__Requirement__: Format the entries below as a numbered list, from the line containing "Used Nissan Qashqai" through the line containing "Used 2019 Nissan Frontier SV RWD image 28", with both of those lines included and blank lines omitted. Leave the pictures out and give only the text.

__Records for this exercise__:
= Beginning of Section =

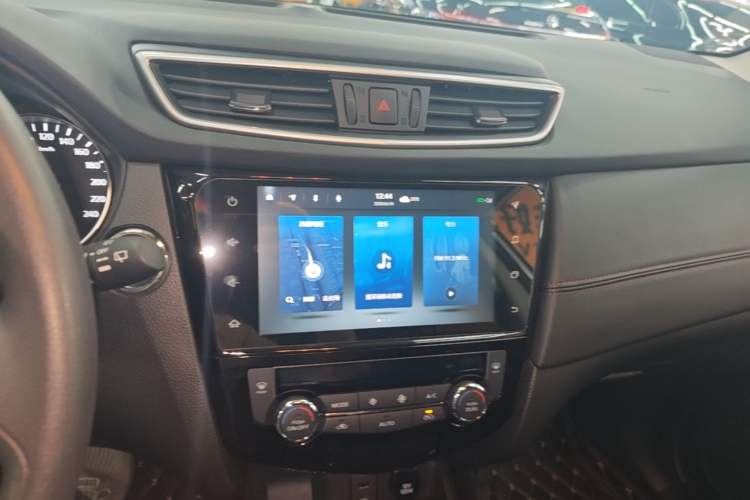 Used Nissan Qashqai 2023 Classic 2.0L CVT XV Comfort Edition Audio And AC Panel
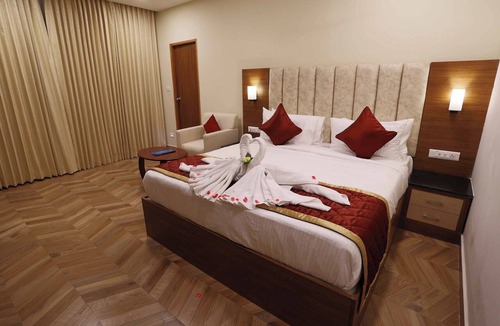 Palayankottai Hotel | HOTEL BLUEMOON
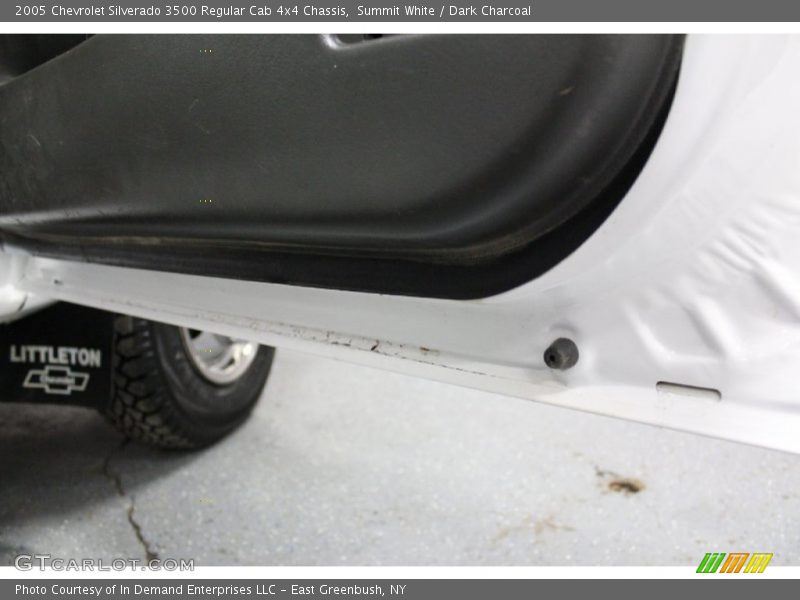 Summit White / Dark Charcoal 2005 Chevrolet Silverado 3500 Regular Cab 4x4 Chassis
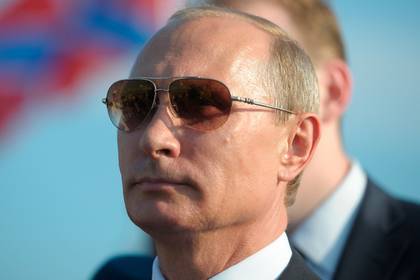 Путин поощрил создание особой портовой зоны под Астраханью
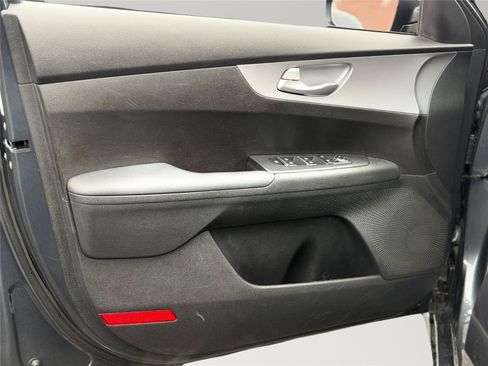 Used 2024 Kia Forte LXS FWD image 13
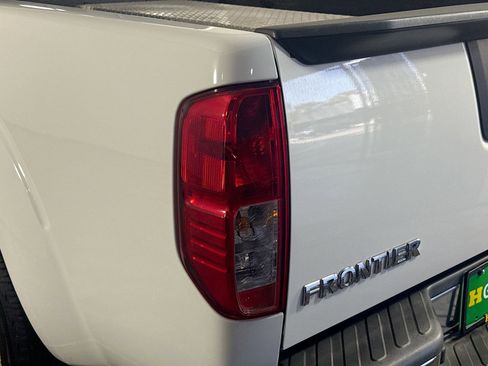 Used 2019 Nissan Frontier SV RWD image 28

= End of Section =
= Beginning of Section =

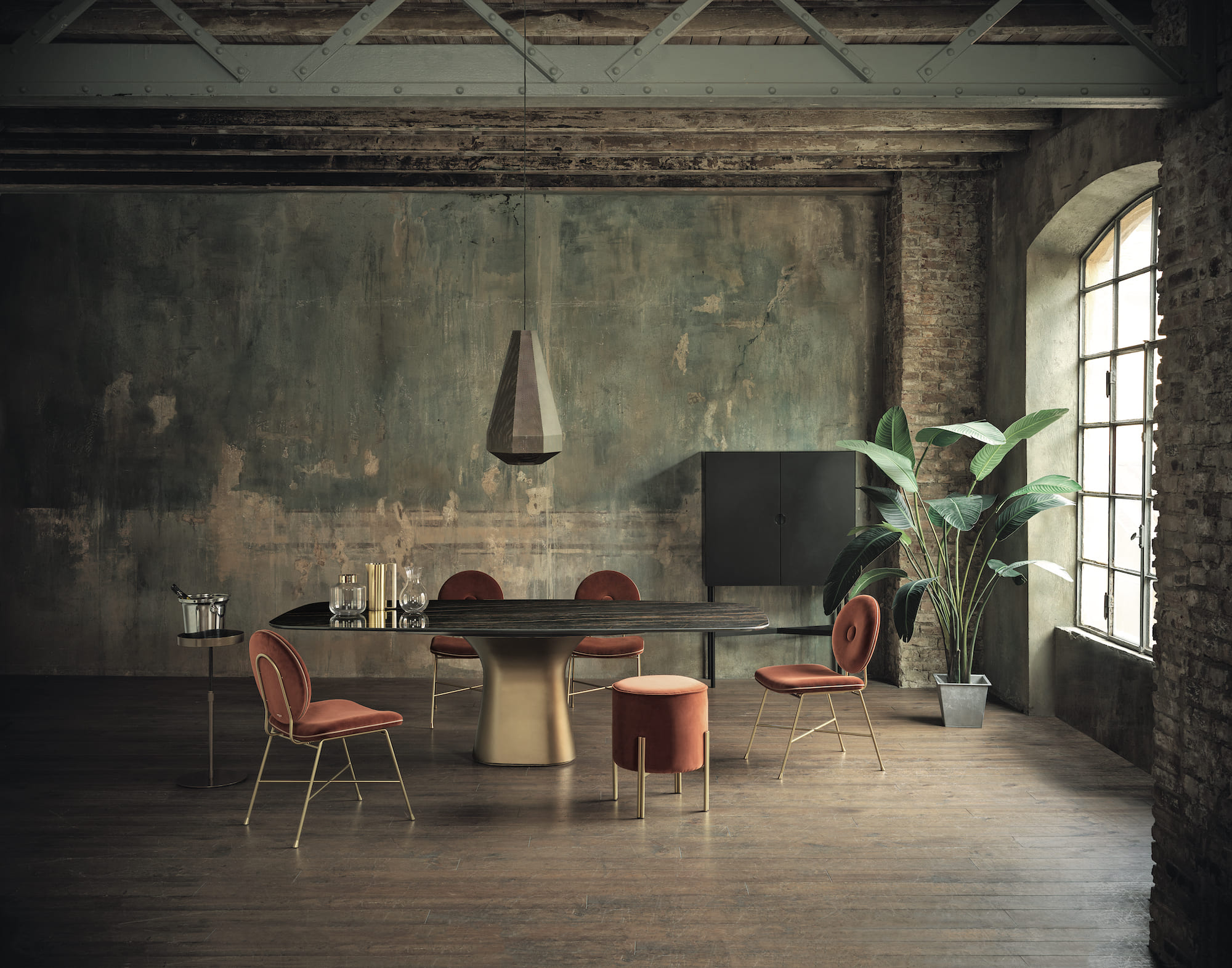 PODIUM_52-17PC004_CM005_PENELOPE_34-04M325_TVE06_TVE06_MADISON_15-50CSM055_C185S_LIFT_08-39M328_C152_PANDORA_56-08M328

= End of Section =

__Problem solution__:
1.  Used Nissan Qashqai 2023 Classic 2.0L CVT XV Comfort Edition Audio And AC Panel
2.  Palayankottai Hotel | HOTEL BLUEMOON
3.  Summit White / Dark Charcoal 2005 Chevrolet Silverado 3500 Regular Cab 4x4 Chassis
4.  Путин поощрил создание особой портовой зоны под Астраханью
5.  Used 2024 Kia Forte LXS FWD image 13
6.  Used 2019 Nissan Frontier SV RWD image 28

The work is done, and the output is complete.